José Luis Molinuevo, Alzheimer Prevention Program - Barcelonaβeta Brain Research Center, Wellington 30, 08005, Barcelona, Spain, +34933160990, E-mail:
J Prev Alzheimers Dis. 2021;8(1):68-77. doi: 10.14283/jpad.2020.51.
Amyloid-β (Aβ) positivity is defined using different biomarkers and different criteria. Criteria used in symptomatic patients may conceal meaningful early Aβ pathology in preclinical Alzheimer. Therefore, the description of sensitive cutoffs to study the pathophysiological changes in early stages of the Alzheimer's continuum is critical. Here, we compare different Aβ classification approaches and we show their performance in detecting pathophysiological changes downstream Aβ pathology. We studied 368 cognitively unimpaired individuals of the ALFA+ study, many of whom in the preclinical stage of the Alzheimer's continuum. Participants underwent Aβ PET and CSF biomarkers assessment. We classified participants as Aβ -positive using five approaches: (1) CSF Aβ42 < 1098 pg/ml; (2) CSF Aβ42/40 < 0.071; (3) Aβ PET Centiloid > 12; (4) Aβ PET Centiloid > 30 or (5) Aβ PET Positive visual read. We assessed the correlations between Aβ biomarkers and compared the prevalence of Aβ positivity. We determined which approach significantly detected associations between Aβ pathology and tau/neurodegeneration CSF biomarkers. We found that CSF-based approaches result in a higher Aβ-positive prevalence than PET-based ones. There was a higher number of discordant participants classified as CSF Aβ-positive but PET Aβ-negative than CSF Aβ-negative but PET Aβ-positive. The CSF Aβ 42/40 approach allowed optimal detection of significant associations with CSF p-tau and t-tau in the Aβ-positive group. Altogether, we highlight the need for sensitive Aβ -classifications to study the preclinical Alzheimer's continuum. Approaches that define Aβ positivity based on optimal discrimination of symptomatic Alzheimer's disease patients may be suboptimal for the detection of early pathophysiological alterations in preclinical Alzheimer.
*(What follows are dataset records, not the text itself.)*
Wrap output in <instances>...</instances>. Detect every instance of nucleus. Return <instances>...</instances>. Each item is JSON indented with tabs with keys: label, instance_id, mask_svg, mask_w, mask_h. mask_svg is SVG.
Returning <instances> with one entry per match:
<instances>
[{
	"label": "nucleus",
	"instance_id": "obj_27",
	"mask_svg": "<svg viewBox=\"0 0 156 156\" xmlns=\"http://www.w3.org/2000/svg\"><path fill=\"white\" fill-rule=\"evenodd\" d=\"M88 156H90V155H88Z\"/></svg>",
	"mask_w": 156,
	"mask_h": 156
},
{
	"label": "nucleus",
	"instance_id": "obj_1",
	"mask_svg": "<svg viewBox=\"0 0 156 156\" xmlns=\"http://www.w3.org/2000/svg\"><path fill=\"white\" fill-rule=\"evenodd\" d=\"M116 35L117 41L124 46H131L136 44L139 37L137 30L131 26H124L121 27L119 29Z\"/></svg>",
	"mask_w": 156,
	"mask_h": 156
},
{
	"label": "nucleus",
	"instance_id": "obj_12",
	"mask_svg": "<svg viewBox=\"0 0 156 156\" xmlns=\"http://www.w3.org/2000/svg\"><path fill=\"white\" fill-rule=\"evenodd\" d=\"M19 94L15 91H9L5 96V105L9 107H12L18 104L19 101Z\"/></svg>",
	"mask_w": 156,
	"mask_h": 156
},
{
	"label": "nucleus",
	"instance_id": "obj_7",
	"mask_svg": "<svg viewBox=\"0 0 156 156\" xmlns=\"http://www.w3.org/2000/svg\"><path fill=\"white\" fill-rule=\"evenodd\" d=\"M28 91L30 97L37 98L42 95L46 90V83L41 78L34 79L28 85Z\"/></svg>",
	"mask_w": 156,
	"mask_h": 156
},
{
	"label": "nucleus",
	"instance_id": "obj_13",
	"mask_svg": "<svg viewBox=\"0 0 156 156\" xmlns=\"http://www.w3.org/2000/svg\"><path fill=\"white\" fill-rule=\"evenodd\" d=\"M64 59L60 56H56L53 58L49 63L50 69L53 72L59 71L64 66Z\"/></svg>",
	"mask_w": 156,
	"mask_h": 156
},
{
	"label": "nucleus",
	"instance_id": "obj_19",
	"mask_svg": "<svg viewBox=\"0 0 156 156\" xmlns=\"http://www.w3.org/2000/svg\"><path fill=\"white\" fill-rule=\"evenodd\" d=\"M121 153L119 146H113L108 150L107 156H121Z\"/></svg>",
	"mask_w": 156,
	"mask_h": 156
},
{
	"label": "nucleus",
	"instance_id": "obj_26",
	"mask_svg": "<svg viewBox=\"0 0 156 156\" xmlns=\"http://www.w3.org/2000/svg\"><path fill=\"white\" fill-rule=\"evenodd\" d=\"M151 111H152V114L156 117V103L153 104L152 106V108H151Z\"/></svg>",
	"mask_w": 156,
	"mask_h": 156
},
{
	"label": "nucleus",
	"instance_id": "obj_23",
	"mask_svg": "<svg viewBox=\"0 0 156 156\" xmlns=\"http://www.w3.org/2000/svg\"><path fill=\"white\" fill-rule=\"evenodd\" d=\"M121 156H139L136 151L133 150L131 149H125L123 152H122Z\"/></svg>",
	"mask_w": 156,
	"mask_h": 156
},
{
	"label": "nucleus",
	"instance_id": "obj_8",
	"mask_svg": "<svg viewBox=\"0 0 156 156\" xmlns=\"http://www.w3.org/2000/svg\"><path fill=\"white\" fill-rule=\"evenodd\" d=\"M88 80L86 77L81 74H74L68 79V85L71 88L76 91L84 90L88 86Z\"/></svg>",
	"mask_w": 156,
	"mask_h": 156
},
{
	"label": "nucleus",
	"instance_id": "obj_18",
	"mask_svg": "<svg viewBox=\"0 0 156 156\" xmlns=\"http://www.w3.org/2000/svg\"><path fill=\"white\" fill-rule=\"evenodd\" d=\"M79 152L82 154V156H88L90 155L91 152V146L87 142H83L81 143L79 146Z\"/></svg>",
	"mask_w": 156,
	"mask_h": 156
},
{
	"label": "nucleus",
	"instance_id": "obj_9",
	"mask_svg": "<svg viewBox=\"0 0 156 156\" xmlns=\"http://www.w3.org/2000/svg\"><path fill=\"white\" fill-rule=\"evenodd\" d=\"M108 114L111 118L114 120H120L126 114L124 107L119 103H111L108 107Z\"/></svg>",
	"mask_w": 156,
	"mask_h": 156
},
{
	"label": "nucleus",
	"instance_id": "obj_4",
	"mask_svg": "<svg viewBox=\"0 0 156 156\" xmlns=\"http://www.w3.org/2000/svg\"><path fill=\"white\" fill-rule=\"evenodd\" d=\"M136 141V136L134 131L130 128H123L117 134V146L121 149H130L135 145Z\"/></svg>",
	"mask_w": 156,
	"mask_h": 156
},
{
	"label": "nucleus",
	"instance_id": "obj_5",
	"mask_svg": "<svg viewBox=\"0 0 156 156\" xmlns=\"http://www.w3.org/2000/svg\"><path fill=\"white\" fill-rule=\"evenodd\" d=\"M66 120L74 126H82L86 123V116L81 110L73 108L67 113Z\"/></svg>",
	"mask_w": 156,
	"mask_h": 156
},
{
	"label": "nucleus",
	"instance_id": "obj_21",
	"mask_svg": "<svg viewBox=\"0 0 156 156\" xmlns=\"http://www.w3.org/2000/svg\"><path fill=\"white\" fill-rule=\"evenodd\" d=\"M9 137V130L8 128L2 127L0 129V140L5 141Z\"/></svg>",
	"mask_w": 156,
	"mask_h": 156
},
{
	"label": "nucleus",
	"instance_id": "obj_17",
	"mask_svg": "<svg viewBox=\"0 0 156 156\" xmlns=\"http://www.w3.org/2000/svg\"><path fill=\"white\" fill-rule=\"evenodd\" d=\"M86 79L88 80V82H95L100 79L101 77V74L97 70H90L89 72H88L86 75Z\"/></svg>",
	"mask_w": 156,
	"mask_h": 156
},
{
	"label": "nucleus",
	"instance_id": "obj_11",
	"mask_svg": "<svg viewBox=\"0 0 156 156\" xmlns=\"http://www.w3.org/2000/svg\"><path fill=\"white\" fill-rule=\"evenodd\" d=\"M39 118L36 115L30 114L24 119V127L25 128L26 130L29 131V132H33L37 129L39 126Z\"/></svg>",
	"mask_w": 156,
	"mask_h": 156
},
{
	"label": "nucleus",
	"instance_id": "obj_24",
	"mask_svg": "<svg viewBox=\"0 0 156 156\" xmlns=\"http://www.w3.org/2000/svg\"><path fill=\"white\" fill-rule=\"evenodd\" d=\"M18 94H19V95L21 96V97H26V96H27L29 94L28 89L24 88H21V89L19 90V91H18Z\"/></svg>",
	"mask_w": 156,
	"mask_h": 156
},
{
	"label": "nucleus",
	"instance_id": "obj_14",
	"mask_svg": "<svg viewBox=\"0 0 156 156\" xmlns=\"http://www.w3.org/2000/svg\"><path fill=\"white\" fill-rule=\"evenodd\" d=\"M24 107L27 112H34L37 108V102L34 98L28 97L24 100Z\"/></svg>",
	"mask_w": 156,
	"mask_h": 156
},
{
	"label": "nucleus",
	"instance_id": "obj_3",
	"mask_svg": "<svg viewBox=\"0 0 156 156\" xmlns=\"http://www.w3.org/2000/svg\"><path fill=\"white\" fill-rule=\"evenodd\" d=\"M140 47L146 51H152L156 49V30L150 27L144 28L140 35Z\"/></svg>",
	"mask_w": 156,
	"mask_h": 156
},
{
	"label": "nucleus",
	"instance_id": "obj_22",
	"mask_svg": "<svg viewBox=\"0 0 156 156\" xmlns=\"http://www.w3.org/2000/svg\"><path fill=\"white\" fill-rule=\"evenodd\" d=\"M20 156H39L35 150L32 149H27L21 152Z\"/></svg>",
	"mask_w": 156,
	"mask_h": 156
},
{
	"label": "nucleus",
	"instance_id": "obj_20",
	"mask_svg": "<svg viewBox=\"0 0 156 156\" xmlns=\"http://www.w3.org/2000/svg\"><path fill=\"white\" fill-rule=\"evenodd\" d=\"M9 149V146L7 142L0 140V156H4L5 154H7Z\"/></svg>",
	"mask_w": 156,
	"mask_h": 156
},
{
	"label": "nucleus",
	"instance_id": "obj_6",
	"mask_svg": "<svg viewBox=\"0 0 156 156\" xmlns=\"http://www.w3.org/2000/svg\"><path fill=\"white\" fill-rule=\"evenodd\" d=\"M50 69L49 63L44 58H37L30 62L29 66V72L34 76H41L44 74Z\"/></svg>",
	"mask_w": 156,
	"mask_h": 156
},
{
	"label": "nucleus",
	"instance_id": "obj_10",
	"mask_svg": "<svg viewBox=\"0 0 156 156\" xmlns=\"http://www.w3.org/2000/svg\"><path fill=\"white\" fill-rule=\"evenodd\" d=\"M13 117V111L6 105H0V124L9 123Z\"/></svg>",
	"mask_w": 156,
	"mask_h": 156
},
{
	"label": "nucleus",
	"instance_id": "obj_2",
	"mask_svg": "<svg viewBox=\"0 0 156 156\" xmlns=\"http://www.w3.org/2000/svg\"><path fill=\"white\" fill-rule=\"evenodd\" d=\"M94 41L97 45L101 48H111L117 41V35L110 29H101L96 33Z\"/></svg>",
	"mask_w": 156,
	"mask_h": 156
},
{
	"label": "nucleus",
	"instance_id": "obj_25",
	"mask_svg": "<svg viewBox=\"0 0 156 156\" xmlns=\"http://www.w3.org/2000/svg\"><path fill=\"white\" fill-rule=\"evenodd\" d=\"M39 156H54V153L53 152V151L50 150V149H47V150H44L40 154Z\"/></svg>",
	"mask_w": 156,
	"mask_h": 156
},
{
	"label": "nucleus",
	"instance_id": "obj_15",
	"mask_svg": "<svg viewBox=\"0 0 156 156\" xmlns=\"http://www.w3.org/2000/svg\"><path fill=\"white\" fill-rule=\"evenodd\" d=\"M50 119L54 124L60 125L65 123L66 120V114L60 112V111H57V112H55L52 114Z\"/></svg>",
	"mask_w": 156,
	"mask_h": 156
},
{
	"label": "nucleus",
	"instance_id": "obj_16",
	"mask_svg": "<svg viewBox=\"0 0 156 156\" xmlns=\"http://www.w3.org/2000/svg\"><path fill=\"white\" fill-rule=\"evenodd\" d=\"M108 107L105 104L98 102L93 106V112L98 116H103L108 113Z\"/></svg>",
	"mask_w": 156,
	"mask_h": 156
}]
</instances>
淀粉样蛋白-β(Aβ)阳性的定义使用了不同的生物标志物和不同的标准。在有症状的患者中使用的标准可能会掩盖阿尔茨海默病临床前阶段有意义的早期 Aβ 病理学。因此,描述用于研究阿尔茨海默病连续体早期阶段病理生理变化的敏感截止值至关重要。在这里,我们比较了不同的 Aβ 分类方法,并展示了它们在检测 Aβ 病理学下游病理生理变化中的性能。我们研究了来自 ALFA+研究的 368 名认知正常的个体,其中许多人处于阿尔茨海默病连续体的临床前阶段。参与者接受了 Aβ PET 和 CSF 生物标志物评估。我们使用以下五种方法将参与者分类为 Aβ 阳性:(1)CSF Aβ42<1098pg/ml;(2)CSF Aβ42/40<0.071;(3)Aβ PET Centiloid>12;(4)Aβ PET Centiloid>30 或(5)Aβ PET 阳性视觉读取。我们评估了 Aβ 生物标志物之间的相关性,并比较了 Aβ 阳性的患病率。我们确定了哪种方法可以显著检测出 Aβ 病理学与 tau/神经退行性变 CSF 生物标志物之间的关联。我们发现基于 CSF 的方法比基于 PET 的方法导致更高的 Aβ 阳性患病率。有更多的不一致参与者被归类为 CSF Aβ 阳性但 PET Aβ 阴性,而不是 CSF Aβ 阴性但 PET Aβ 阳性。CSF Aβ42/40 方法允许在 Aβ 阳性组中最佳检测与 CSF p-tau 和 t-tau 的显著相关性。总之,我们强调需要使用敏感的 Aβ 分类方法来研究临床前阿尔茨海默病连续体。基于最佳区分有症状的阿尔茨海默病患者来定义 Aβ 阳性的方法可能不适用于检测临床前阿尔茨海默病的早期病理生理改变。